__Task__
Repeat all entries exactly.

----------

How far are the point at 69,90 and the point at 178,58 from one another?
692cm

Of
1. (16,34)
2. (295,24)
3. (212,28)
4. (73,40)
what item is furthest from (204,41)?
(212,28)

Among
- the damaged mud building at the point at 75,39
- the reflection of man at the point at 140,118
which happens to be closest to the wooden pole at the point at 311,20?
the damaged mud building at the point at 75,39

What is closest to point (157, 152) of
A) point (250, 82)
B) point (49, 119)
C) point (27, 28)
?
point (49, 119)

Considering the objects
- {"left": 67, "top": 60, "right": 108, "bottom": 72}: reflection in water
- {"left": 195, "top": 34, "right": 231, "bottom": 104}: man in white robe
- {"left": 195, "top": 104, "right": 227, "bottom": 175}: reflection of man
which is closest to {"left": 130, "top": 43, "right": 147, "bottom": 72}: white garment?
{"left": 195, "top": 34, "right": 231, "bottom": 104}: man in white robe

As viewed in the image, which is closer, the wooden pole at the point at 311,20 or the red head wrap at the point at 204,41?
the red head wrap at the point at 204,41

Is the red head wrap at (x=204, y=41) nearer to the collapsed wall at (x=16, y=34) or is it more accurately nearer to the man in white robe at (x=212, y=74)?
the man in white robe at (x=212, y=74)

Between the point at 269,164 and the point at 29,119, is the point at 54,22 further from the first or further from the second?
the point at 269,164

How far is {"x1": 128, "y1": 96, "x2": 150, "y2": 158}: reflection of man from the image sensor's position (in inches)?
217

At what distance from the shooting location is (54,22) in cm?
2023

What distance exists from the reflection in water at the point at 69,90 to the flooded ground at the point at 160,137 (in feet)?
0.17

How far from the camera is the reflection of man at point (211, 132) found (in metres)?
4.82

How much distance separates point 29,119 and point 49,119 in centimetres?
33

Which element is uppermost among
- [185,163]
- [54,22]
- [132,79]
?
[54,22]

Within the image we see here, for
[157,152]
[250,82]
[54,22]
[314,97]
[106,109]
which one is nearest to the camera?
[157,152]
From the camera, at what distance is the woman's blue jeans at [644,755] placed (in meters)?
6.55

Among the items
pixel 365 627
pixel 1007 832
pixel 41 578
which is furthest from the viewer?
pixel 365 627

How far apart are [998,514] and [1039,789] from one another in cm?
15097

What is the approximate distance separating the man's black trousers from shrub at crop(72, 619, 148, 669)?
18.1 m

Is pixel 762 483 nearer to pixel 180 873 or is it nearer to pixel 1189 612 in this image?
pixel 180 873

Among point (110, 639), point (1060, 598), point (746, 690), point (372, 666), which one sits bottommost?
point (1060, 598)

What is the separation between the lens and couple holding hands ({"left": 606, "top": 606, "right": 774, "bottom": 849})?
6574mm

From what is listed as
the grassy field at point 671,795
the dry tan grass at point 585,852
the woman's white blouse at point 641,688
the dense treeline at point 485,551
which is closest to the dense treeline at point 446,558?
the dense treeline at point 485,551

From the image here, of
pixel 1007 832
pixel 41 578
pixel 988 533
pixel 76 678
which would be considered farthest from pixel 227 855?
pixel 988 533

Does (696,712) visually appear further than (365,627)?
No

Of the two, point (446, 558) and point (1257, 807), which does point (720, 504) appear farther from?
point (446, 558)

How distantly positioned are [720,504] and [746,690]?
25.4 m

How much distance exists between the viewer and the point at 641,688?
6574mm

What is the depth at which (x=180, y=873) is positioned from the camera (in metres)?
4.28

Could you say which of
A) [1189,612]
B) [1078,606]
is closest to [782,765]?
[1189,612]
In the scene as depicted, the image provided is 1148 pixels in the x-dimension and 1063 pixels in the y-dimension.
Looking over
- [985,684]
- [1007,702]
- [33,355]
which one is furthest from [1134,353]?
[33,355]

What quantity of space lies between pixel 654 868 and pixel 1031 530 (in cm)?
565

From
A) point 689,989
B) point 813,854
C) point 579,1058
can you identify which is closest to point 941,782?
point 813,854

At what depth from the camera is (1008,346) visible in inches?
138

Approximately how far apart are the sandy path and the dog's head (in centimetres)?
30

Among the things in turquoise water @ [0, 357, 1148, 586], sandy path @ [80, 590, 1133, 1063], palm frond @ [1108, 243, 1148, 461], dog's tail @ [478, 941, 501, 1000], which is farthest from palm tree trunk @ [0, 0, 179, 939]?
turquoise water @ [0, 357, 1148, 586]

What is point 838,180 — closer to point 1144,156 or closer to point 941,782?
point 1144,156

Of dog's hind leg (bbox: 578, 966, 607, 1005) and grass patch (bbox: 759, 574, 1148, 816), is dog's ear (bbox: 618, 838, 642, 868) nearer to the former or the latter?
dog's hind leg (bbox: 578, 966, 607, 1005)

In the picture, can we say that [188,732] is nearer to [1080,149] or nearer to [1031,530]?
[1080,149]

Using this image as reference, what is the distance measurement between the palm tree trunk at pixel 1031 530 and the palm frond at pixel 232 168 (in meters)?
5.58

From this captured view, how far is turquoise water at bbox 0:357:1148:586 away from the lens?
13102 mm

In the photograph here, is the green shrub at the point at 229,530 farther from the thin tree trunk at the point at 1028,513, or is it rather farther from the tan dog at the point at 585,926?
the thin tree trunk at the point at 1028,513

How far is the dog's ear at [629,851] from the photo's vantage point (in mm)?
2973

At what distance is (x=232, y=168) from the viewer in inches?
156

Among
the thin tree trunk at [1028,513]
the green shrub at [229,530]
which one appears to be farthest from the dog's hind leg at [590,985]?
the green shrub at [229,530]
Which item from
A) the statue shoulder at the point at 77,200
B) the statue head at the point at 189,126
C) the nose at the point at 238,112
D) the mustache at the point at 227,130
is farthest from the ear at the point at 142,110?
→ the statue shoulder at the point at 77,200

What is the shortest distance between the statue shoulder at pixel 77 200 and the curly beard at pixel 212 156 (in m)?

----------

__Task answer__
How far are the point at 69,90 and the point at 178,58 from one another?
692cm

Of
1. (16,34)
2. (295,24)
3. (212,28)
4. (73,40)
what item is furthest from (204,41)?
(212,28)

Among
- the damaged mud building at the point at 75,39
- the reflection of man at the point at 140,118
which happens to be closest to the wooden pole at the point at 311,20?
the damaged mud building at the point at 75,39

What is closest to point (157, 152) of
A) point (250, 82)
B) point (49, 119)
C) point (27, 28)
?
point (49, 119)

Considering the objects
- {"left": 67, "top": 60, "right": 108, "bottom": 72}: reflection in water
- {"left": 195, "top": 34, "right": 231, "bottom": 104}: man in white robe
- {"left": 195, "top": 104, "right": 227, "bottom": 175}: reflection of man
which is closest to {"left": 130, "top": 43, "right": 147, "bottom": 72}: white garment?
{"left": 195, "top": 34, "right": 231, "bottom": 104}: man in white robe

As viewed in the image, which is closer, the wooden pole at the point at 311,20 or the red head wrap at the point at 204,41?
the red head wrap at the point at 204,41

Is the red head wrap at (x=204, y=41) nearer to the collapsed wall at (x=16, y=34) or is it more accurately nearer to the man in white robe at (x=212, y=74)?
the man in white robe at (x=212, y=74)

Between the point at 269,164 and the point at 29,119, is the point at 54,22 further from the first or further from the second?
the point at 269,164

How far is {"x1": 128, "y1": 96, "x2": 150, "y2": 158}: reflection of man from the image sensor's position (in inches)?
217

At what distance from the shooting location is (54,22) in cm?
2023

What distance exists from the reflection in water at the point at 69,90 to the flooded ground at the point at 160,137 (in feet)?
0.17

How far from the camera is the reflection of man at point (211, 132) found (in metres)?
4.82

How much distance separates point 29,119 and point 49,119 in centimetres?
33

Which element is uppermost among
- [185,163]
- [54,22]
- [132,79]
?
[54,22]

Within the image we see here, for
[157,152]
[250,82]
[54,22]
[314,97]
[106,109]
which one is nearest to the camera?
[157,152]
From the camera, at what distance is the woman's blue jeans at [644,755] placed (in meters)?
6.55

Among the items
pixel 365 627
pixel 1007 832
pixel 41 578
which is furthest from the viewer?
pixel 365 627

How far apart are [998,514] and [1039,789] from one another in cm?
15097

What is the approximate distance separating the man's black trousers from shrub at crop(72, 619, 148, 669)?
18.1 m

Is pixel 762 483 nearer to pixel 180 873 or is it nearer to pixel 1189 612 in this image?
pixel 180 873

Among point (110, 639), point (1060, 598), point (746, 690), point (372, 666), which one sits bottommost?
point (1060, 598)

What is the separation between the lens and couple holding hands ({"left": 606, "top": 606, "right": 774, "bottom": 849})?
6574mm

From what is listed as
the grassy field at point 671,795
the dry tan grass at point 585,852
the woman's white blouse at point 641,688
the dense treeline at point 485,551
which is closest to the dense treeline at point 446,558?
the dense treeline at point 485,551

From the image here, of
pixel 1007 832
pixel 41 578
pixel 988 533
pixel 76 678
which would be considered farthest from pixel 227 855?
pixel 988 533

Does (696,712) visually appear further than (365,627)?
No

Of the two, point (446, 558) and point (1257, 807), which does point (720, 504) appear farther from?
point (446, 558)

How distantly positioned are [720,504] and [746,690]?
25.4 m

How much distance exists between the viewer and the point at 641,688?
6574mm

What is the depth at which (x=180, y=873) is positioned from the camera (in metres)?
4.28

Could you say which of
A) [1189,612]
B) [1078,606]
is closest to [782,765]?
[1189,612]
In the scene as depicted, the image provided is 1148 pixels in the x-dimension and 1063 pixels in the y-dimension.
Looking over
- [985,684]
- [1007,702]
- [33,355]
which one is furthest from [1134,353]?
[33,355]

What quantity of space lies between pixel 654 868 and pixel 1031 530 (in cm)?
565

From
A) point 689,989
B) point 813,854
C) point 579,1058
can you identify which is closest to point 941,782?
point 813,854

At what depth from the camera is (1008,346) visible in inches?
138

Approximately how far apart are the sandy path and the dog's head (in centimetres)?
30

Among the things in turquoise water @ [0, 357, 1148, 586], sandy path @ [80, 590, 1133, 1063], palm frond @ [1108, 243, 1148, 461], dog's tail @ [478, 941, 501, 1000], which is farthest from palm tree trunk @ [0, 0, 179, 939]?
turquoise water @ [0, 357, 1148, 586]

What is point 838,180 — closer to point 1144,156 or closer to point 941,782?
point 1144,156

Of dog's hind leg (bbox: 578, 966, 607, 1005) and grass patch (bbox: 759, 574, 1148, 816), is dog's ear (bbox: 618, 838, 642, 868) nearer to the former or the latter?
dog's hind leg (bbox: 578, 966, 607, 1005)

In the picture, can we say that [188,732] is nearer to [1080,149] or nearer to [1031,530]?
[1080,149]

Using this image as reference, what is the distance measurement between the palm tree trunk at pixel 1031 530 and the palm frond at pixel 232 168 (in meters)?
5.58

From this captured view, how far is turquoise water at bbox 0:357:1148:586 away from the lens?
13102 mm

In the photograph here, is the green shrub at the point at 229,530 farther from the thin tree trunk at the point at 1028,513, or is it rather farther from the tan dog at the point at 585,926?
the thin tree trunk at the point at 1028,513

How far is the dog's ear at [629,851] from the photo's vantage point (in mm)?
2973

At what distance is (x=232, y=168) from the viewer in inches?
156

Among
the thin tree trunk at [1028,513]
the green shrub at [229,530]
which one appears to be farthest from the dog's hind leg at [590,985]?
the green shrub at [229,530]
Which item from
A) the statue shoulder at the point at 77,200
B) the statue head at the point at 189,126
C) the nose at the point at 238,112
D) the mustache at the point at 227,130
is farthest from the ear at the point at 142,110?
→ the statue shoulder at the point at 77,200

What is the shortest distance between the statue shoulder at pixel 77 200 and the curly beard at pixel 212 156 (in m)?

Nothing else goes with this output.